Para isso e por todos esses doentes, há que ir literalmente ao seu encontro: sabemos que persistem nas franjas mais vulneráveis da população, mas também persistem nos grupos etários expostos no passado a circunstâncias e características sanitárias do país que entretanto se modificaram – mas que deixaram neles o seu traço silencioso em tantos que não suspeitam minimamente poderem ainda estar infectados.

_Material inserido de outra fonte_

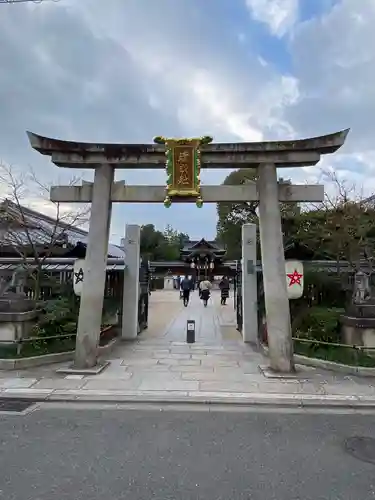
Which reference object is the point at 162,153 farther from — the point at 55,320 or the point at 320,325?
the point at 320,325

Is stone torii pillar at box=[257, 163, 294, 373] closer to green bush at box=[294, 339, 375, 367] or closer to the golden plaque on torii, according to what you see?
green bush at box=[294, 339, 375, 367]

As barreiras à identificação e ao acesso à medicação antivírica a todos os que precisam existem ainda, indiferentes e estáticas, num imobilismo acusador para os que verdadeiramente podem resolver este problema. A oportunidade de colocar no terreno um plano estruturado de acção, destinado exclusiva e determinadamente à eliminação da hepatite C em Portugal, é única: agora que a população se inteirou das semânticas televisivas dos rastreios e testes serológicos, agora que todos reconhecem como identificar uma doença vírica (que, ainda para mais, é facilmente tratável e curável!), agora que se entende que a democratização do acesso à medicação (sem estorvos burocráticos) é mandatória atendendo à excepcional eficácia das armas de que dispomos, porque não ter a lúcida coragem, há tanto tempo apelada, de permitir que definitivamente Portugal faça, de novo, história e exemplo? O que esperamos para tornar uma pandemia languidamente esquecida numa pandemia activamente resolvida?